Since its inception, Indigenous Peoples’ Day has helped to foster feelings of solidarity, dignity, acceptance and healing between the local Native and non-Native communities, according to Hallie Frazer, a board member on Berkeley’s Indigenous Peoples’ Day Committee and a descendant of the Quechua Nation of Peru. Frazer attributed much of the holiday’s success to the city of Berkeley’s continued support, without which, she said, “none of this might exist.”

“The implementation of Indigenous Peoples’ Day has created feelings of pride, heritage and education about what truly happened (because of) Columbus,” Frazer said.

Columbus Day was replaced with Indigenous Peoples’ Day per the request of Native American leaders, according to Berkeley City Councilmember Kriss Worthington. The holiday was first implemented Oct. 12, 1992.

“Instead of recognizing some guy who came and allegedly discovered the land, we’re recognizing the people that lived here for many, many years long before Columbus arrived,” Worthington said.

To commemorate the holiday, the Berkeley community hosts the annual Indigenous Peoples’ Day Pow Wow, a daylong celebration of indigenous cultures. According to Frazer, the event was the first of its kind when it began.

After Berkeley first began celebrating Indigenous Peoples’ Day, the states of Minnesota, Vermont and Alaska have followed suit, while South Dakota celebrates Native American Day.
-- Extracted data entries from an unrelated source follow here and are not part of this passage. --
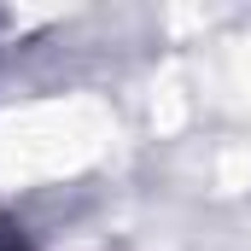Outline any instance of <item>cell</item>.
I'll use <instances>...</instances> for the list:
<instances>
[{"mask_svg": "<svg viewBox=\"0 0 251 251\" xmlns=\"http://www.w3.org/2000/svg\"><path fill=\"white\" fill-rule=\"evenodd\" d=\"M0 251H29V246H24V240H18L12 228H0Z\"/></svg>", "mask_w": 251, "mask_h": 251, "instance_id": "6da1fadb", "label": "cell"}]
</instances>
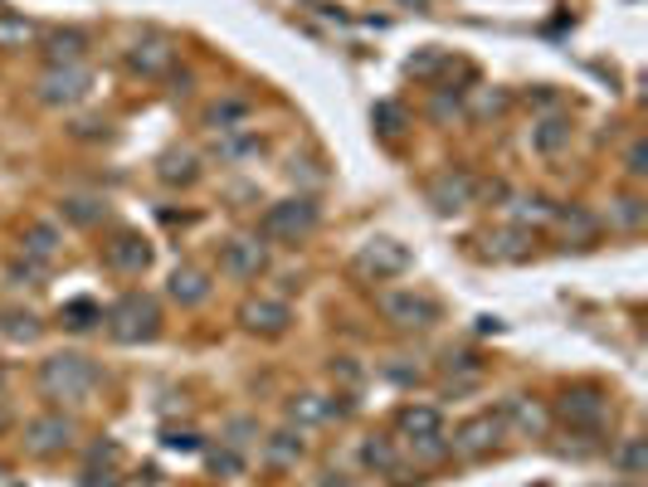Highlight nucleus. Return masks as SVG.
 Returning <instances> with one entry per match:
<instances>
[{"label":"nucleus","mask_w":648,"mask_h":487,"mask_svg":"<svg viewBox=\"0 0 648 487\" xmlns=\"http://www.w3.org/2000/svg\"><path fill=\"white\" fill-rule=\"evenodd\" d=\"M108 331L118 341H152L156 331H161V313H156V303L146 293H128V297H118V303H112Z\"/></svg>","instance_id":"2"},{"label":"nucleus","mask_w":648,"mask_h":487,"mask_svg":"<svg viewBox=\"0 0 648 487\" xmlns=\"http://www.w3.org/2000/svg\"><path fill=\"white\" fill-rule=\"evenodd\" d=\"M83 93H88V74L83 69H55V74H45V83H39V98L45 102H79Z\"/></svg>","instance_id":"8"},{"label":"nucleus","mask_w":648,"mask_h":487,"mask_svg":"<svg viewBox=\"0 0 648 487\" xmlns=\"http://www.w3.org/2000/svg\"><path fill=\"white\" fill-rule=\"evenodd\" d=\"M468 195H473V181H468V175H444V181L434 185L439 210H458V205H468Z\"/></svg>","instance_id":"13"},{"label":"nucleus","mask_w":648,"mask_h":487,"mask_svg":"<svg viewBox=\"0 0 648 487\" xmlns=\"http://www.w3.org/2000/svg\"><path fill=\"white\" fill-rule=\"evenodd\" d=\"M381 313L395 327H430L439 317V303L424 293H381Z\"/></svg>","instance_id":"4"},{"label":"nucleus","mask_w":648,"mask_h":487,"mask_svg":"<svg viewBox=\"0 0 648 487\" xmlns=\"http://www.w3.org/2000/svg\"><path fill=\"white\" fill-rule=\"evenodd\" d=\"M103 258H108V268H118V273H142L152 254H146V244L137 234H118V240L103 248Z\"/></svg>","instance_id":"10"},{"label":"nucleus","mask_w":648,"mask_h":487,"mask_svg":"<svg viewBox=\"0 0 648 487\" xmlns=\"http://www.w3.org/2000/svg\"><path fill=\"white\" fill-rule=\"evenodd\" d=\"M171 293L185 297V303H201V297L211 293V283H205V273H195V268H181V273L171 278Z\"/></svg>","instance_id":"16"},{"label":"nucleus","mask_w":648,"mask_h":487,"mask_svg":"<svg viewBox=\"0 0 648 487\" xmlns=\"http://www.w3.org/2000/svg\"><path fill=\"white\" fill-rule=\"evenodd\" d=\"M561 414H566L571 424H600L604 419V400L595 395V390H571V395L561 400Z\"/></svg>","instance_id":"11"},{"label":"nucleus","mask_w":648,"mask_h":487,"mask_svg":"<svg viewBox=\"0 0 648 487\" xmlns=\"http://www.w3.org/2000/svg\"><path fill=\"white\" fill-rule=\"evenodd\" d=\"M365 463H371V468H385V473H391V468H395V453L385 449V443H365Z\"/></svg>","instance_id":"23"},{"label":"nucleus","mask_w":648,"mask_h":487,"mask_svg":"<svg viewBox=\"0 0 648 487\" xmlns=\"http://www.w3.org/2000/svg\"><path fill=\"white\" fill-rule=\"evenodd\" d=\"M88 317H98V307H93V303H69V307H64V322H69L73 331L93 327V322H88Z\"/></svg>","instance_id":"22"},{"label":"nucleus","mask_w":648,"mask_h":487,"mask_svg":"<svg viewBox=\"0 0 648 487\" xmlns=\"http://www.w3.org/2000/svg\"><path fill=\"white\" fill-rule=\"evenodd\" d=\"M405 264H410V254H405V244H395V240H371L361 248V258H357L361 273H375V278L400 273Z\"/></svg>","instance_id":"6"},{"label":"nucleus","mask_w":648,"mask_h":487,"mask_svg":"<svg viewBox=\"0 0 648 487\" xmlns=\"http://www.w3.org/2000/svg\"><path fill=\"white\" fill-rule=\"evenodd\" d=\"M298 414H302V419H327V405H317V395H302V405H292V419H298Z\"/></svg>","instance_id":"24"},{"label":"nucleus","mask_w":648,"mask_h":487,"mask_svg":"<svg viewBox=\"0 0 648 487\" xmlns=\"http://www.w3.org/2000/svg\"><path fill=\"white\" fill-rule=\"evenodd\" d=\"M83 45H88V39H83L79 29H59V35H49V59H55V64H73V59L83 54Z\"/></svg>","instance_id":"15"},{"label":"nucleus","mask_w":648,"mask_h":487,"mask_svg":"<svg viewBox=\"0 0 648 487\" xmlns=\"http://www.w3.org/2000/svg\"><path fill=\"white\" fill-rule=\"evenodd\" d=\"M39 386L55 400H88L98 386V366L88 356H49L39 370Z\"/></svg>","instance_id":"1"},{"label":"nucleus","mask_w":648,"mask_h":487,"mask_svg":"<svg viewBox=\"0 0 648 487\" xmlns=\"http://www.w3.org/2000/svg\"><path fill=\"white\" fill-rule=\"evenodd\" d=\"M219 268H225L229 278H259V273H264V244L229 240L225 254H219Z\"/></svg>","instance_id":"7"},{"label":"nucleus","mask_w":648,"mask_h":487,"mask_svg":"<svg viewBox=\"0 0 648 487\" xmlns=\"http://www.w3.org/2000/svg\"><path fill=\"white\" fill-rule=\"evenodd\" d=\"M400 429L415 434V439H424V434H439V414L424 410V405H420V410H405V414H400Z\"/></svg>","instance_id":"17"},{"label":"nucleus","mask_w":648,"mask_h":487,"mask_svg":"<svg viewBox=\"0 0 648 487\" xmlns=\"http://www.w3.org/2000/svg\"><path fill=\"white\" fill-rule=\"evenodd\" d=\"M55 240H59V234L49 230V224H35V230L25 234V248H29V254H39V258H49V254H55Z\"/></svg>","instance_id":"20"},{"label":"nucleus","mask_w":648,"mask_h":487,"mask_svg":"<svg viewBox=\"0 0 648 487\" xmlns=\"http://www.w3.org/2000/svg\"><path fill=\"white\" fill-rule=\"evenodd\" d=\"M629 171H634V175H644V147H634V151H629Z\"/></svg>","instance_id":"25"},{"label":"nucleus","mask_w":648,"mask_h":487,"mask_svg":"<svg viewBox=\"0 0 648 487\" xmlns=\"http://www.w3.org/2000/svg\"><path fill=\"white\" fill-rule=\"evenodd\" d=\"M566 137H571V127H566V122H556V118H551V122H541V127L531 132V142H537L541 151H556Z\"/></svg>","instance_id":"18"},{"label":"nucleus","mask_w":648,"mask_h":487,"mask_svg":"<svg viewBox=\"0 0 648 487\" xmlns=\"http://www.w3.org/2000/svg\"><path fill=\"white\" fill-rule=\"evenodd\" d=\"M497 434H503V419H497V414H478V419H468L464 429H458L454 449L458 453H488L497 443Z\"/></svg>","instance_id":"9"},{"label":"nucleus","mask_w":648,"mask_h":487,"mask_svg":"<svg viewBox=\"0 0 648 487\" xmlns=\"http://www.w3.org/2000/svg\"><path fill=\"white\" fill-rule=\"evenodd\" d=\"M312 224H317V205H312V200L268 205V215H264V234H274V240H288V244H298L302 234H312Z\"/></svg>","instance_id":"3"},{"label":"nucleus","mask_w":648,"mask_h":487,"mask_svg":"<svg viewBox=\"0 0 648 487\" xmlns=\"http://www.w3.org/2000/svg\"><path fill=\"white\" fill-rule=\"evenodd\" d=\"M244 327L278 337V331L288 327V307H284V303H249V307H244Z\"/></svg>","instance_id":"12"},{"label":"nucleus","mask_w":648,"mask_h":487,"mask_svg":"<svg viewBox=\"0 0 648 487\" xmlns=\"http://www.w3.org/2000/svg\"><path fill=\"white\" fill-rule=\"evenodd\" d=\"M29 453H39V459H49V453H59V449H69V439H73V419H64V414H45V419H35L29 424Z\"/></svg>","instance_id":"5"},{"label":"nucleus","mask_w":648,"mask_h":487,"mask_svg":"<svg viewBox=\"0 0 648 487\" xmlns=\"http://www.w3.org/2000/svg\"><path fill=\"white\" fill-rule=\"evenodd\" d=\"M132 64H137L142 74H156V69L171 64V49H166V45H146V54L137 49V54H132Z\"/></svg>","instance_id":"19"},{"label":"nucleus","mask_w":648,"mask_h":487,"mask_svg":"<svg viewBox=\"0 0 648 487\" xmlns=\"http://www.w3.org/2000/svg\"><path fill=\"white\" fill-rule=\"evenodd\" d=\"M298 453H302V443L292 439V434H274V443H268V459H278V463H284V459H298Z\"/></svg>","instance_id":"21"},{"label":"nucleus","mask_w":648,"mask_h":487,"mask_svg":"<svg viewBox=\"0 0 648 487\" xmlns=\"http://www.w3.org/2000/svg\"><path fill=\"white\" fill-rule=\"evenodd\" d=\"M35 39V25L25 15H0V49H25Z\"/></svg>","instance_id":"14"}]
</instances>
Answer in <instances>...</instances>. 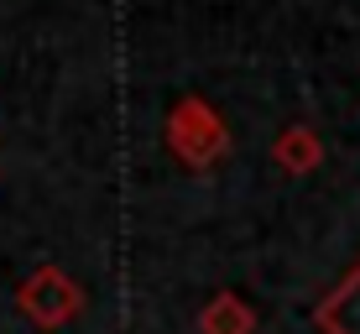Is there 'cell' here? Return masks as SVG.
I'll use <instances>...</instances> for the list:
<instances>
[{
  "mask_svg": "<svg viewBox=\"0 0 360 334\" xmlns=\"http://www.w3.org/2000/svg\"><path fill=\"white\" fill-rule=\"evenodd\" d=\"M162 146L188 172H214L230 157V126L204 94H183V100H172L162 120Z\"/></svg>",
  "mask_w": 360,
  "mask_h": 334,
  "instance_id": "1",
  "label": "cell"
},
{
  "mask_svg": "<svg viewBox=\"0 0 360 334\" xmlns=\"http://www.w3.org/2000/svg\"><path fill=\"white\" fill-rule=\"evenodd\" d=\"M16 308H21V319H27L32 329H63V324H73V319L84 314V288L63 266L42 262L16 288Z\"/></svg>",
  "mask_w": 360,
  "mask_h": 334,
  "instance_id": "2",
  "label": "cell"
},
{
  "mask_svg": "<svg viewBox=\"0 0 360 334\" xmlns=\"http://www.w3.org/2000/svg\"><path fill=\"white\" fill-rule=\"evenodd\" d=\"M314 324L324 334H360V256L324 298L314 303Z\"/></svg>",
  "mask_w": 360,
  "mask_h": 334,
  "instance_id": "3",
  "label": "cell"
},
{
  "mask_svg": "<svg viewBox=\"0 0 360 334\" xmlns=\"http://www.w3.org/2000/svg\"><path fill=\"white\" fill-rule=\"evenodd\" d=\"M271 167L288 172V178H308V172L324 167V136H319L314 126H288L277 131V141H271Z\"/></svg>",
  "mask_w": 360,
  "mask_h": 334,
  "instance_id": "4",
  "label": "cell"
},
{
  "mask_svg": "<svg viewBox=\"0 0 360 334\" xmlns=\"http://www.w3.org/2000/svg\"><path fill=\"white\" fill-rule=\"evenodd\" d=\"M198 334H256V308L240 298V293L219 288L214 298H209L204 308H198Z\"/></svg>",
  "mask_w": 360,
  "mask_h": 334,
  "instance_id": "5",
  "label": "cell"
}]
</instances>
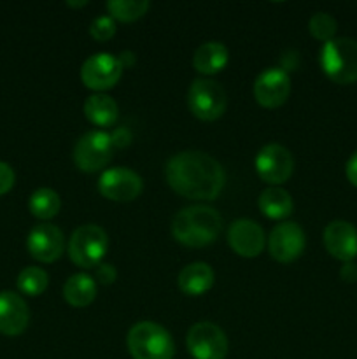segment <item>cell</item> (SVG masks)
Listing matches in <instances>:
<instances>
[{
	"label": "cell",
	"instance_id": "obj_1",
	"mask_svg": "<svg viewBox=\"0 0 357 359\" xmlns=\"http://www.w3.org/2000/svg\"><path fill=\"white\" fill-rule=\"evenodd\" d=\"M164 175L175 193L191 200H216L226 182L223 167L200 151H184L172 156Z\"/></svg>",
	"mask_w": 357,
	"mask_h": 359
},
{
	"label": "cell",
	"instance_id": "obj_2",
	"mask_svg": "<svg viewBox=\"0 0 357 359\" xmlns=\"http://www.w3.org/2000/svg\"><path fill=\"white\" fill-rule=\"evenodd\" d=\"M223 231V217L216 209L206 205H192L175 214L172 221V235L186 248H205Z\"/></svg>",
	"mask_w": 357,
	"mask_h": 359
},
{
	"label": "cell",
	"instance_id": "obj_3",
	"mask_svg": "<svg viewBox=\"0 0 357 359\" xmlns=\"http://www.w3.org/2000/svg\"><path fill=\"white\" fill-rule=\"evenodd\" d=\"M133 359H174L175 344L163 326L142 321L130 330L126 337Z\"/></svg>",
	"mask_w": 357,
	"mask_h": 359
},
{
	"label": "cell",
	"instance_id": "obj_4",
	"mask_svg": "<svg viewBox=\"0 0 357 359\" xmlns=\"http://www.w3.org/2000/svg\"><path fill=\"white\" fill-rule=\"evenodd\" d=\"M321 67L336 84H352L357 81V41L338 37L326 42L321 49Z\"/></svg>",
	"mask_w": 357,
	"mask_h": 359
},
{
	"label": "cell",
	"instance_id": "obj_5",
	"mask_svg": "<svg viewBox=\"0 0 357 359\" xmlns=\"http://www.w3.org/2000/svg\"><path fill=\"white\" fill-rule=\"evenodd\" d=\"M108 248V237L104 228L84 224L77 228L69 241V256L80 269H94L100 265Z\"/></svg>",
	"mask_w": 357,
	"mask_h": 359
},
{
	"label": "cell",
	"instance_id": "obj_6",
	"mask_svg": "<svg viewBox=\"0 0 357 359\" xmlns=\"http://www.w3.org/2000/svg\"><path fill=\"white\" fill-rule=\"evenodd\" d=\"M226 91L212 79H195L188 91L189 111L202 121H216L226 111Z\"/></svg>",
	"mask_w": 357,
	"mask_h": 359
},
{
	"label": "cell",
	"instance_id": "obj_7",
	"mask_svg": "<svg viewBox=\"0 0 357 359\" xmlns=\"http://www.w3.org/2000/svg\"><path fill=\"white\" fill-rule=\"evenodd\" d=\"M112 139L108 133L93 130L88 132L77 140L74 149V161L77 168L86 174H94L108 165L112 158Z\"/></svg>",
	"mask_w": 357,
	"mask_h": 359
},
{
	"label": "cell",
	"instance_id": "obj_8",
	"mask_svg": "<svg viewBox=\"0 0 357 359\" xmlns=\"http://www.w3.org/2000/svg\"><path fill=\"white\" fill-rule=\"evenodd\" d=\"M186 344L195 359H224L227 354L226 333L214 323H196L188 332Z\"/></svg>",
	"mask_w": 357,
	"mask_h": 359
},
{
	"label": "cell",
	"instance_id": "obj_9",
	"mask_svg": "<svg viewBox=\"0 0 357 359\" xmlns=\"http://www.w3.org/2000/svg\"><path fill=\"white\" fill-rule=\"evenodd\" d=\"M122 76V65L118 56L111 53H97L84 62L80 79L84 86L93 91L111 90Z\"/></svg>",
	"mask_w": 357,
	"mask_h": 359
},
{
	"label": "cell",
	"instance_id": "obj_10",
	"mask_svg": "<svg viewBox=\"0 0 357 359\" xmlns=\"http://www.w3.org/2000/svg\"><path fill=\"white\" fill-rule=\"evenodd\" d=\"M144 182L136 172L126 167L105 170L98 181V191L112 202H132L142 193Z\"/></svg>",
	"mask_w": 357,
	"mask_h": 359
},
{
	"label": "cell",
	"instance_id": "obj_11",
	"mask_svg": "<svg viewBox=\"0 0 357 359\" xmlns=\"http://www.w3.org/2000/svg\"><path fill=\"white\" fill-rule=\"evenodd\" d=\"M255 170L265 182L279 186L293 175V154L280 144H268L262 147L255 158Z\"/></svg>",
	"mask_w": 357,
	"mask_h": 359
},
{
	"label": "cell",
	"instance_id": "obj_12",
	"mask_svg": "<svg viewBox=\"0 0 357 359\" xmlns=\"http://www.w3.org/2000/svg\"><path fill=\"white\" fill-rule=\"evenodd\" d=\"M307 245L304 231L296 223L276 224L268 241L270 255L280 263H290L300 258Z\"/></svg>",
	"mask_w": 357,
	"mask_h": 359
},
{
	"label": "cell",
	"instance_id": "obj_13",
	"mask_svg": "<svg viewBox=\"0 0 357 359\" xmlns=\"http://www.w3.org/2000/svg\"><path fill=\"white\" fill-rule=\"evenodd\" d=\"M290 77L282 69H266L254 83V97L261 107L276 109L289 98Z\"/></svg>",
	"mask_w": 357,
	"mask_h": 359
},
{
	"label": "cell",
	"instance_id": "obj_14",
	"mask_svg": "<svg viewBox=\"0 0 357 359\" xmlns=\"http://www.w3.org/2000/svg\"><path fill=\"white\" fill-rule=\"evenodd\" d=\"M31 258L42 263H52L65 251V237L55 224H37L27 238Z\"/></svg>",
	"mask_w": 357,
	"mask_h": 359
},
{
	"label": "cell",
	"instance_id": "obj_15",
	"mask_svg": "<svg viewBox=\"0 0 357 359\" xmlns=\"http://www.w3.org/2000/svg\"><path fill=\"white\" fill-rule=\"evenodd\" d=\"M324 245L332 258L352 262L357 256V228L349 221H332L324 230Z\"/></svg>",
	"mask_w": 357,
	"mask_h": 359
},
{
	"label": "cell",
	"instance_id": "obj_16",
	"mask_svg": "<svg viewBox=\"0 0 357 359\" xmlns=\"http://www.w3.org/2000/svg\"><path fill=\"white\" fill-rule=\"evenodd\" d=\"M227 242L241 258H255L265 248V231L255 221L238 219L231 224Z\"/></svg>",
	"mask_w": 357,
	"mask_h": 359
},
{
	"label": "cell",
	"instance_id": "obj_17",
	"mask_svg": "<svg viewBox=\"0 0 357 359\" xmlns=\"http://www.w3.org/2000/svg\"><path fill=\"white\" fill-rule=\"evenodd\" d=\"M28 305L24 304L20 294L13 291L0 293V333L7 337H18L27 330Z\"/></svg>",
	"mask_w": 357,
	"mask_h": 359
},
{
	"label": "cell",
	"instance_id": "obj_18",
	"mask_svg": "<svg viewBox=\"0 0 357 359\" xmlns=\"http://www.w3.org/2000/svg\"><path fill=\"white\" fill-rule=\"evenodd\" d=\"M177 284L188 297H202L212 287L214 272L206 263H191L181 270Z\"/></svg>",
	"mask_w": 357,
	"mask_h": 359
},
{
	"label": "cell",
	"instance_id": "obj_19",
	"mask_svg": "<svg viewBox=\"0 0 357 359\" xmlns=\"http://www.w3.org/2000/svg\"><path fill=\"white\" fill-rule=\"evenodd\" d=\"M227 65V49L220 42H205L196 49L192 56V67L196 72L205 74V76H214L220 72Z\"/></svg>",
	"mask_w": 357,
	"mask_h": 359
},
{
	"label": "cell",
	"instance_id": "obj_20",
	"mask_svg": "<svg viewBox=\"0 0 357 359\" xmlns=\"http://www.w3.org/2000/svg\"><path fill=\"white\" fill-rule=\"evenodd\" d=\"M84 116L93 125L107 128L112 126L119 118V107L114 98L104 93H94L84 102Z\"/></svg>",
	"mask_w": 357,
	"mask_h": 359
},
{
	"label": "cell",
	"instance_id": "obj_21",
	"mask_svg": "<svg viewBox=\"0 0 357 359\" xmlns=\"http://www.w3.org/2000/svg\"><path fill=\"white\" fill-rule=\"evenodd\" d=\"M63 298L72 307H88L97 298V283L88 273H76L63 286Z\"/></svg>",
	"mask_w": 357,
	"mask_h": 359
},
{
	"label": "cell",
	"instance_id": "obj_22",
	"mask_svg": "<svg viewBox=\"0 0 357 359\" xmlns=\"http://www.w3.org/2000/svg\"><path fill=\"white\" fill-rule=\"evenodd\" d=\"M293 207L294 203L290 195L279 186L266 188L259 195V209L270 219H284V217L290 216Z\"/></svg>",
	"mask_w": 357,
	"mask_h": 359
},
{
	"label": "cell",
	"instance_id": "obj_23",
	"mask_svg": "<svg viewBox=\"0 0 357 359\" xmlns=\"http://www.w3.org/2000/svg\"><path fill=\"white\" fill-rule=\"evenodd\" d=\"M59 207H62V200H59L58 193L49 188L37 189L31 193L30 200H28V209L38 219H51L59 212Z\"/></svg>",
	"mask_w": 357,
	"mask_h": 359
},
{
	"label": "cell",
	"instance_id": "obj_24",
	"mask_svg": "<svg viewBox=\"0 0 357 359\" xmlns=\"http://www.w3.org/2000/svg\"><path fill=\"white\" fill-rule=\"evenodd\" d=\"M149 7L150 4L146 0H111L107 2V9L112 20L122 21V23L140 20Z\"/></svg>",
	"mask_w": 357,
	"mask_h": 359
},
{
	"label": "cell",
	"instance_id": "obj_25",
	"mask_svg": "<svg viewBox=\"0 0 357 359\" xmlns=\"http://www.w3.org/2000/svg\"><path fill=\"white\" fill-rule=\"evenodd\" d=\"M16 283L21 293L28 294V297H38V294L44 293L46 287H48L49 277L48 273L42 269H38V266H27V269L20 272Z\"/></svg>",
	"mask_w": 357,
	"mask_h": 359
},
{
	"label": "cell",
	"instance_id": "obj_26",
	"mask_svg": "<svg viewBox=\"0 0 357 359\" xmlns=\"http://www.w3.org/2000/svg\"><path fill=\"white\" fill-rule=\"evenodd\" d=\"M308 30H310L312 37L326 44L335 39L336 20L328 13H315L308 21Z\"/></svg>",
	"mask_w": 357,
	"mask_h": 359
},
{
	"label": "cell",
	"instance_id": "obj_27",
	"mask_svg": "<svg viewBox=\"0 0 357 359\" xmlns=\"http://www.w3.org/2000/svg\"><path fill=\"white\" fill-rule=\"evenodd\" d=\"M115 23L111 16H100L90 25V35L98 42H105L114 37Z\"/></svg>",
	"mask_w": 357,
	"mask_h": 359
},
{
	"label": "cell",
	"instance_id": "obj_28",
	"mask_svg": "<svg viewBox=\"0 0 357 359\" xmlns=\"http://www.w3.org/2000/svg\"><path fill=\"white\" fill-rule=\"evenodd\" d=\"M14 186V172L10 165L0 161V195H6Z\"/></svg>",
	"mask_w": 357,
	"mask_h": 359
},
{
	"label": "cell",
	"instance_id": "obj_29",
	"mask_svg": "<svg viewBox=\"0 0 357 359\" xmlns=\"http://www.w3.org/2000/svg\"><path fill=\"white\" fill-rule=\"evenodd\" d=\"M94 277H97V280L100 284L108 286V284H112L115 280L118 272H115V269L112 265H98L97 272H94Z\"/></svg>",
	"mask_w": 357,
	"mask_h": 359
},
{
	"label": "cell",
	"instance_id": "obj_30",
	"mask_svg": "<svg viewBox=\"0 0 357 359\" xmlns=\"http://www.w3.org/2000/svg\"><path fill=\"white\" fill-rule=\"evenodd\" d=\"M340 277H342L345 283H357V265L356 263L349 262L342 266L340 270Z\"/></svg>",
	"mask_w": 357,
	"mask_h": 359
},
{
	"label": "cell",
	"instance_id": "obj_31",
	"mask_svg": "<svg viewBox=\"0 0 357 359\" xmlns=\"http://www.w3.org/2000/svg\"><path fill=\"white\" fill-rule=\"evenodd\" d=\"M345 174H346V179H349V181L357 188V153H354L352 156H350V160L346 161Z\"/></svg>",
	"mask_w": 357,
	"mask_h": 359
},
{
	"label": "cell",
	"instance_id": "obj_32",
	"mask_svg": "<svg viewBox=\"0 0 357 359\" xmlns=\"http://www.w3.org/2000/svg\"><path fill=\"white\" fill-rule=\"evenodd\" d=\"M111 139L114 146L122 147V146H128L130 140H132V135H130V132L126 128H119L115 130L114 135H111Z\"/></svg>",
	"mask_w": 357,
	"mask_h": 359
},
{
	"label": "cell",
	"instance_id": "obj_33",
	"mask_svg": "<svg viewBox=\"0 0 357 359\" xmlns=\"http://www.w3.org/2000/svg\"><path fill=\"white\" fill-rule=\"evenodd\" d=\"M135 55H133L132 51H122L121 53V58H119V62H121V65H122V69H125V67H132L133 63H135Z\"/></svg>",
	"mask_w": 357,
	"mask_h": 359
},
{
	"label": "cell",
	"instance_id": "obj_34",
	"mask_svg": "<svg viewBox=\"0 0 357 359\" xmlns=\"http://www.w3.org/2000/svg\"><path fill=\"white\" fill-rule=\"evenodd\" d=\"M66 6H70V7H84V6H88V2H66Z\"/></svg>",
	"mask_w": 357,
	"mask_h": 359
}]
</instances>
Several other major cities such as Phoenix and Seattle also celebrate Indigenous Peoples’ Day.

Worthington said that although the city of Berkeley “gets it” in its decision to replace Columbus Day, it still has a long way to go in terms of acknowledging Native American rights.

“It’s beautiful that Berkeley declared it Indigenous Peoples’ Day, but I think it’s even more important that we recognize that this holiday and the people who are recognized by it exist,” Worthington said.

Moving forward, the city of Berkeley has made several plans to try to accomplish this. According to Worthington, the city is currently in the process of negotiating with the East Bay Regional Park District to recognize and protect shared Ohlone sites. The city of Berkeley is also exploring the idea of building an Ohlone museum, according to Councilmember Ben Bartlett.

The city also has long-term plans to install four bronze statues of Loggerhead turtles in a fountain in Civic Center Park, symbolic of the Ohlone tribe that once called Berkeley “Turtle Island.” For now, however, the turtles are currently displayed at Berkeley City Hall.

“The implementation of Indigenous Peoples’ Day shows that these changes can happen, and people can become educated about the truth,” Frazer said.